Obama administration unveils new financial bailout package

The Obama administration Tuesday morning unveiled a new financial bailout package that could top 1.5 trillion dollars to restore the U.S. ailing financial system.

Treasury Secretary Timothy Geithner said the comprehensive Financial Stability Plan will bring the full force of the federal government together in partnership with the private sector to stabilize the financial system and open up the flow of credit.

He said banks would go through 'a carefully designed comprehensive stress test' to ensure their balance sheets are clean and they meet requirements for capital.
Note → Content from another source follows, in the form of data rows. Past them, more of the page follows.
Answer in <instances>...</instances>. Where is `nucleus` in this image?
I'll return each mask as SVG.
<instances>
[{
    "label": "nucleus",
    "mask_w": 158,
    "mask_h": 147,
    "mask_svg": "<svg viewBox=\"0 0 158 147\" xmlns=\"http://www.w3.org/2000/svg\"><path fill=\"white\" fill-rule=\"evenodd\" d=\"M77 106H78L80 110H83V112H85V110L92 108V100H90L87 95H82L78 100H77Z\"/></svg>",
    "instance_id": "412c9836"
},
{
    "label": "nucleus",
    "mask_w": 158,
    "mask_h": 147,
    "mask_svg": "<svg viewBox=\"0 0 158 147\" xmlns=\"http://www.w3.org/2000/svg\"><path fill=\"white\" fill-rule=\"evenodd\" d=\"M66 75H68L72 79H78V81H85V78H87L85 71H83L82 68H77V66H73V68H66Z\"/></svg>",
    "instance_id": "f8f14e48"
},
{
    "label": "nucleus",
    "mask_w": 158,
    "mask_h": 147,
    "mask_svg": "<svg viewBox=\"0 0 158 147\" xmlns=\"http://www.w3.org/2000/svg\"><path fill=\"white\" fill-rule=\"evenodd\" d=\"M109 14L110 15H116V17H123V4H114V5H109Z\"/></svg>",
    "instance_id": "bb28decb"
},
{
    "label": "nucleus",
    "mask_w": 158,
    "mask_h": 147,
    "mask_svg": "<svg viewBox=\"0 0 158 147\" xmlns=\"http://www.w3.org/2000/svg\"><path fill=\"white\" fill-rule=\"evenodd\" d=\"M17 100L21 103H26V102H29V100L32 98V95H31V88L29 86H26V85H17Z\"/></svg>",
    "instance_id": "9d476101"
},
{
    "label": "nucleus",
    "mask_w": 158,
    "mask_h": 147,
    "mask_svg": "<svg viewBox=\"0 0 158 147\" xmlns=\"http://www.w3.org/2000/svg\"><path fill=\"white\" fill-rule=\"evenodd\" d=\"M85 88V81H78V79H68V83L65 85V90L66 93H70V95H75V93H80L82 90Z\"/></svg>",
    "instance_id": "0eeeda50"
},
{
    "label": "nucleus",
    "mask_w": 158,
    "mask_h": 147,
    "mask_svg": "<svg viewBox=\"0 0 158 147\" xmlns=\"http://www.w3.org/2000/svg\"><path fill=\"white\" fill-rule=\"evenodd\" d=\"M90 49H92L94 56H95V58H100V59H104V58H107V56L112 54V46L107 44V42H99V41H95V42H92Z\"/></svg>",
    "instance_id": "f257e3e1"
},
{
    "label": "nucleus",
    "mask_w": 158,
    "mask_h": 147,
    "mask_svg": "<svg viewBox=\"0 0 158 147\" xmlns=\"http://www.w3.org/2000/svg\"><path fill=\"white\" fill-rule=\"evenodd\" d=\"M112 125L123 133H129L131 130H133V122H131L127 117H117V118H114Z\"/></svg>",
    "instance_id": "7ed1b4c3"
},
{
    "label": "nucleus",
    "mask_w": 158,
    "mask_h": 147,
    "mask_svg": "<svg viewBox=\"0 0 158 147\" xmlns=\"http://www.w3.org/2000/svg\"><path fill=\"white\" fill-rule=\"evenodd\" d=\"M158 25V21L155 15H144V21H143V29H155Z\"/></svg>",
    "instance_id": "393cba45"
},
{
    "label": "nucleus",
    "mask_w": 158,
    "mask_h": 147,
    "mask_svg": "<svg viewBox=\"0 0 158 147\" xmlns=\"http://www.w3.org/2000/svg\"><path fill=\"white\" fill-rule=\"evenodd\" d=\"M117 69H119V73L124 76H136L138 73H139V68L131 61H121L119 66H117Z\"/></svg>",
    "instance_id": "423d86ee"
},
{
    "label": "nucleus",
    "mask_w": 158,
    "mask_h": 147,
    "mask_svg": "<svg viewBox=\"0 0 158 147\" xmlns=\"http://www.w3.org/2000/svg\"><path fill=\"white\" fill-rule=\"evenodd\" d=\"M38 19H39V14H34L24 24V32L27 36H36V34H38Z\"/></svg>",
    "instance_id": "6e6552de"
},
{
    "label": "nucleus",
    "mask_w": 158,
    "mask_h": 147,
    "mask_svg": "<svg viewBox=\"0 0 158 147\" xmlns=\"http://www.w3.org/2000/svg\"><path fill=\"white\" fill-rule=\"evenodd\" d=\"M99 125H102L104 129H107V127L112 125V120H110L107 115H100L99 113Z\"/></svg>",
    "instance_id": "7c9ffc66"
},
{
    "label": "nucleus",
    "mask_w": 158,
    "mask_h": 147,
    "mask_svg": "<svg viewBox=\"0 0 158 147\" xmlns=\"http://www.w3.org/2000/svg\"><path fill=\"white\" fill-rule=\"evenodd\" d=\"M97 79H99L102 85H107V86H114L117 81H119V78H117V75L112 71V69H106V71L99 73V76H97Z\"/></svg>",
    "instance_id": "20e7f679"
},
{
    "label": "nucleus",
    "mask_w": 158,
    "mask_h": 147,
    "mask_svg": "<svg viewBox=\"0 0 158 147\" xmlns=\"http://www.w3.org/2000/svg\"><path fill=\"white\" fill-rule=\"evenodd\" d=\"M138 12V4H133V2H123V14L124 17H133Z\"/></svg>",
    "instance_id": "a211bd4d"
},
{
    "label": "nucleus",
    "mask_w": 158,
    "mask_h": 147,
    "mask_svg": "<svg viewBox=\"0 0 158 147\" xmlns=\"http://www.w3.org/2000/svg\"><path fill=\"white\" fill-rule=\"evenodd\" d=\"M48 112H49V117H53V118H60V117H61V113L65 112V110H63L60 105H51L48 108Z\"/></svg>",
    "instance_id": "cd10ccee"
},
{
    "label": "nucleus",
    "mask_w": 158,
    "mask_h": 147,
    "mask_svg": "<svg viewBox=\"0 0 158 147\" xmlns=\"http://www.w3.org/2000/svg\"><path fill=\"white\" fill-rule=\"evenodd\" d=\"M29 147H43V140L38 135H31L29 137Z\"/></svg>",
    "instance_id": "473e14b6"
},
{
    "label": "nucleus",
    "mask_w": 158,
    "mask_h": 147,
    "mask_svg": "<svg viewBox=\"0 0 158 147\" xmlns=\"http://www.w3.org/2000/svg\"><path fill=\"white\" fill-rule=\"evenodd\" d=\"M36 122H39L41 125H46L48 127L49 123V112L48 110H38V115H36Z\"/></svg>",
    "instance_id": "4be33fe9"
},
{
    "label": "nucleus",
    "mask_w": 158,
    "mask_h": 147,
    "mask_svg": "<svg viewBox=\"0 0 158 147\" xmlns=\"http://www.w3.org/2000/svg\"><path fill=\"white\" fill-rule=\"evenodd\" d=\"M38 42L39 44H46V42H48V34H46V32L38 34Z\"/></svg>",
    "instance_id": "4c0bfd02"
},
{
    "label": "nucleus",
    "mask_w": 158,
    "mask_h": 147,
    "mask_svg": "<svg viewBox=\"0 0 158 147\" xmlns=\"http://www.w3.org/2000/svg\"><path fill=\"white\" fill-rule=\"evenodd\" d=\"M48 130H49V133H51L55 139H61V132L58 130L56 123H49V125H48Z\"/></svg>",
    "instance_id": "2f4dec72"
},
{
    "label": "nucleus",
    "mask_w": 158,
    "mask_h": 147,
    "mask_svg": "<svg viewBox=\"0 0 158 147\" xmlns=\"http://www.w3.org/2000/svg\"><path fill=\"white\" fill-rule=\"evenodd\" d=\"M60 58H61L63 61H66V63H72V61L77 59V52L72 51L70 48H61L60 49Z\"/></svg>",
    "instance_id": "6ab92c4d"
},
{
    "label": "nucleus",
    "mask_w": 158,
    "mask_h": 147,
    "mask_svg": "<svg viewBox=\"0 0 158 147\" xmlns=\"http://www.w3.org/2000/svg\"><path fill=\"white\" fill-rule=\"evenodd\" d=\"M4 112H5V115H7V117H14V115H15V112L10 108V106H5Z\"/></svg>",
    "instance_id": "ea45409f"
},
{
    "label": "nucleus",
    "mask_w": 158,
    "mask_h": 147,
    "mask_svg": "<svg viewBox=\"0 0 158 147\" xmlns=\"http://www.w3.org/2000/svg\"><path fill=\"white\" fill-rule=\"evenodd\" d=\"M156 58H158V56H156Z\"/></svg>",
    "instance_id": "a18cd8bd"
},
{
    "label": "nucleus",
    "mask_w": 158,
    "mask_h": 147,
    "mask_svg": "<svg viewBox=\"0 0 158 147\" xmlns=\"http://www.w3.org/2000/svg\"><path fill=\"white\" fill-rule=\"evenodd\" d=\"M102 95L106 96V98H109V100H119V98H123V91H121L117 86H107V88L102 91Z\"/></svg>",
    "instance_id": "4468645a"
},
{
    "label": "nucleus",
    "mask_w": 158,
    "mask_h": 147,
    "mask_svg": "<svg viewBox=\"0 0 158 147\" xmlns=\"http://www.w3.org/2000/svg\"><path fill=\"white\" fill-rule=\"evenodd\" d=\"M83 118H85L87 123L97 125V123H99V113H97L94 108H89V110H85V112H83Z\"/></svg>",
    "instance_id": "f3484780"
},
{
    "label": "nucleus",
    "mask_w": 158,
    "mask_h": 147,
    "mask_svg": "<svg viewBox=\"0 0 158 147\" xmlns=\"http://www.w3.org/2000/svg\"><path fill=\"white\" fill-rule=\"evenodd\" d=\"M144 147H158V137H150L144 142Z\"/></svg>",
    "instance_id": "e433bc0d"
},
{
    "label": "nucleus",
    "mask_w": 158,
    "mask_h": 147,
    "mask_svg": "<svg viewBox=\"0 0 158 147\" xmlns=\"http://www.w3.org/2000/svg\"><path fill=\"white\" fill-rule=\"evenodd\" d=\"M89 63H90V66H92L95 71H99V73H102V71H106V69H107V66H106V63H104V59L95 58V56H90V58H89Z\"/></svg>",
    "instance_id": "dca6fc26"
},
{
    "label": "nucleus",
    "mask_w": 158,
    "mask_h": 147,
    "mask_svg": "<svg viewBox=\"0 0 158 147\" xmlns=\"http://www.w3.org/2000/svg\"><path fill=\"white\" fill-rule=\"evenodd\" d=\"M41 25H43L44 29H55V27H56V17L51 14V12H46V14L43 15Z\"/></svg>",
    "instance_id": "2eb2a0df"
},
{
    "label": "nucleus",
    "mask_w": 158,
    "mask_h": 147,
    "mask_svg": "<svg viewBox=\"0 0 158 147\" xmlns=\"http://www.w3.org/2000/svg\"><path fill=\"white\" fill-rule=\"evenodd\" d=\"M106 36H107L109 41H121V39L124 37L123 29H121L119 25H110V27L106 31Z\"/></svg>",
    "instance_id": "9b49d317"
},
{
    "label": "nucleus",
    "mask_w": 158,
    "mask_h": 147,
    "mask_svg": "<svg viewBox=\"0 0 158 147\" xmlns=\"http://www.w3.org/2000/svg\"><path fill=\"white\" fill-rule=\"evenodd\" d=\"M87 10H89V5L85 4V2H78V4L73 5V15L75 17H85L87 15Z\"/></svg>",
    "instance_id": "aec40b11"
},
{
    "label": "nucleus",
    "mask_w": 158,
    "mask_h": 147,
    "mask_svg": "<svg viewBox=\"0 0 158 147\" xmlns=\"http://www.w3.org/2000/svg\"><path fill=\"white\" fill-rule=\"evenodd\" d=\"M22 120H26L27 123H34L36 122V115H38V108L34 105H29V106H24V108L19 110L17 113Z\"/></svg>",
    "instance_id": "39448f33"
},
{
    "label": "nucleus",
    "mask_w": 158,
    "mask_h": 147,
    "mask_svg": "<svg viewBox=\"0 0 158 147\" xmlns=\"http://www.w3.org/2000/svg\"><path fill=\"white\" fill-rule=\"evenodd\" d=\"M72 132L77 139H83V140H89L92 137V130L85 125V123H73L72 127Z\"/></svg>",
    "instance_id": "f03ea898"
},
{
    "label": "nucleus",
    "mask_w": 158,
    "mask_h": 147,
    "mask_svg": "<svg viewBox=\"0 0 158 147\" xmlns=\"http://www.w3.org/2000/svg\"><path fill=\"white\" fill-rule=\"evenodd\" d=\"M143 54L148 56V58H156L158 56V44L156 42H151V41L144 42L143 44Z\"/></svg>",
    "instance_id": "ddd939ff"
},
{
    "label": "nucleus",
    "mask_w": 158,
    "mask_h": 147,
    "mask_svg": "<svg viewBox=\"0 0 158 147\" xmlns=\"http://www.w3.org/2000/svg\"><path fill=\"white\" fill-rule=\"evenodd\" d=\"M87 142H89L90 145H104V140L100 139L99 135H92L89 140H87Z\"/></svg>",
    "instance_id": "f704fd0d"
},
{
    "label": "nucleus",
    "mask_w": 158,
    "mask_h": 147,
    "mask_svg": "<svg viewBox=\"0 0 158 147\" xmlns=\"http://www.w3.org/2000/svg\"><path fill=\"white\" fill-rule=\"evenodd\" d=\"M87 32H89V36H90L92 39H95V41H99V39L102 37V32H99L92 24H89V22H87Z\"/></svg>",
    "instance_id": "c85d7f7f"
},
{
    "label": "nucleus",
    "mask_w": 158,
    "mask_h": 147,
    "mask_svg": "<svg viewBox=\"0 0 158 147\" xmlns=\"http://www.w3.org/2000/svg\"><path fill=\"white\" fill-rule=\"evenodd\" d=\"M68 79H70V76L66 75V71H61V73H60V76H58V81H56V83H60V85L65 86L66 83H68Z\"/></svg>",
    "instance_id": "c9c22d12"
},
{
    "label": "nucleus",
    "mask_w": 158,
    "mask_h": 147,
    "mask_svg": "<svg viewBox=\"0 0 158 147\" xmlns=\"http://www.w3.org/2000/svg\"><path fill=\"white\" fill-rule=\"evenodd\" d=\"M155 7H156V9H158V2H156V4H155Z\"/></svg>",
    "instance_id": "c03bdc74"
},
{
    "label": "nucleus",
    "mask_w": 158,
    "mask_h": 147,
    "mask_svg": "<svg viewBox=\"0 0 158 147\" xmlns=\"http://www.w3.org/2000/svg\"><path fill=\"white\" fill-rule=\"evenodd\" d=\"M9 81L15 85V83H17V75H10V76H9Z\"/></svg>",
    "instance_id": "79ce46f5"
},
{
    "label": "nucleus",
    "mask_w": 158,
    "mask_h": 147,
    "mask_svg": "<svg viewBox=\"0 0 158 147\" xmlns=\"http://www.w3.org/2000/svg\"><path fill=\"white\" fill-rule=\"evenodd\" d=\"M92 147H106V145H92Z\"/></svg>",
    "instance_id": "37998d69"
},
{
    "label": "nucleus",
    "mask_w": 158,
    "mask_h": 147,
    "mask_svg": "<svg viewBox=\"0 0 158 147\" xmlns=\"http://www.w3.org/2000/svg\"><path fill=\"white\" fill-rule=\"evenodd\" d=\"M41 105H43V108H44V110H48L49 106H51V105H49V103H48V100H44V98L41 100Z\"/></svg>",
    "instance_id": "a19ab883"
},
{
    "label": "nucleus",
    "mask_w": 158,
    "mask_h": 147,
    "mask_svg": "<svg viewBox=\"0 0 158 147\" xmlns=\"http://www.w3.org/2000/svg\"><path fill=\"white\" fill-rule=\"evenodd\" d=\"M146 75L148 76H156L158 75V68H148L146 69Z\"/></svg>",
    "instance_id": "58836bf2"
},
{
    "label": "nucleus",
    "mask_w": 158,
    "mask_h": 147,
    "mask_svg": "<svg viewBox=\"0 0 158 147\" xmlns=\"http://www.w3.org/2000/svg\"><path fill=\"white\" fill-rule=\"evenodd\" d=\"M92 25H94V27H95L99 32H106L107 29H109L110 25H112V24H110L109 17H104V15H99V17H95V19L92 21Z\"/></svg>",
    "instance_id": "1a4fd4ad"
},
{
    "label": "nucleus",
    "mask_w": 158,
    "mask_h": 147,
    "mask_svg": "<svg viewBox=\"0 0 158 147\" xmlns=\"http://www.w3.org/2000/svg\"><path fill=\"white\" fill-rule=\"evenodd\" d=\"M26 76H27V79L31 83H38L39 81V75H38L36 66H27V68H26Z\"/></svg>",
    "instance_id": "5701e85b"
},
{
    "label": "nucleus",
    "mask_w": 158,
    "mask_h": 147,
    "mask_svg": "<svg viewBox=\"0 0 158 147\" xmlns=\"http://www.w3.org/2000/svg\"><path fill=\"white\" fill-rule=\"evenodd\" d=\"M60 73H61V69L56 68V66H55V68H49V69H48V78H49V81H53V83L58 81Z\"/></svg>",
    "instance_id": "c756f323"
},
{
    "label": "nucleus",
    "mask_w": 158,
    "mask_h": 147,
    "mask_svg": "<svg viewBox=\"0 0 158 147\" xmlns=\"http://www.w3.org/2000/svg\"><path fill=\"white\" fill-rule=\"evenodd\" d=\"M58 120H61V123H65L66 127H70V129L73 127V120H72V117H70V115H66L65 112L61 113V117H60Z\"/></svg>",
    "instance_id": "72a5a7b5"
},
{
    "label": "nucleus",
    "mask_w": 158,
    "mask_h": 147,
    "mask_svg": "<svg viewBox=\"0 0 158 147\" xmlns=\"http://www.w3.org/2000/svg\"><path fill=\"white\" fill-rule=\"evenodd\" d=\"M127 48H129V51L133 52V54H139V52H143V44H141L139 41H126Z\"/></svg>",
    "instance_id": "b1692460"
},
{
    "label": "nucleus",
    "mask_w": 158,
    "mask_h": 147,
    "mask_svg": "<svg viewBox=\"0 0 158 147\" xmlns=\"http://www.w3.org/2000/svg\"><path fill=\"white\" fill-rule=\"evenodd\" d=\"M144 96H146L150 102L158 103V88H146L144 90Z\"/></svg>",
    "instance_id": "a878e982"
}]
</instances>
'Without credit, economies cannot grow at their potential,' he warned. 'Right now, critical parts of our financial system are damaged. The credit markets that are essential for small businesses and consumers are not working,'

He noted that trade among nations is contracting sharply as finance dries up. Home prices are still falling as foreclosures rise, and even credit-worthy borrowers are finding it harder to finance the purchase of a new home or to refinance their existing mortgage.

'Instead of catalyzing recovery, the financial system is working against recovery. At the same time, the recession is putting greater pressure on banks. This is a dangerous dynamic, and we need to arrest it,' said the Treasury chief.

'Without a powerful economic recovery act, too many Americans will lose their jobs and too many businesses will fail,' he warned, vowing to take forceful actions to restore the financial market and revive the economy.

U.S. Treasury Secretary Timothy Geithner speaks at a press conference in Washington, the United States, on Feb. 10, 2009. The Obama administration Tuesday unveiled a new financial bailout package to restore the U.S. ailing financial system.

'And unless we restore the flow of credit, the recession will be deeper and longer, causing even more damage to families and businesses across the country,' he said.

Meanwhile, the Federal Reserve said it is prepared to expand a key program to one trillion dollars to get the frozen credit markets functioning again.

'The expansion could increase the size of the Term Asset-Backed Securities Loan Facility (TALF) to as much as 1 trillion dollars and could broaden the eligible collateral to encompass other types of newly issued AAA-rated asset-backed securities,' said a statement released by the U.S. central bank.

Those AAA-rated securities include commercial mortgage-backed securities, private-label residential mortgage-backed securities, and other asset-backed securities, it said.

But investors appeared to reject the government's latest plan. The Dow Jones industrial average plunged more than 300 points minutes after Geithner's announcement.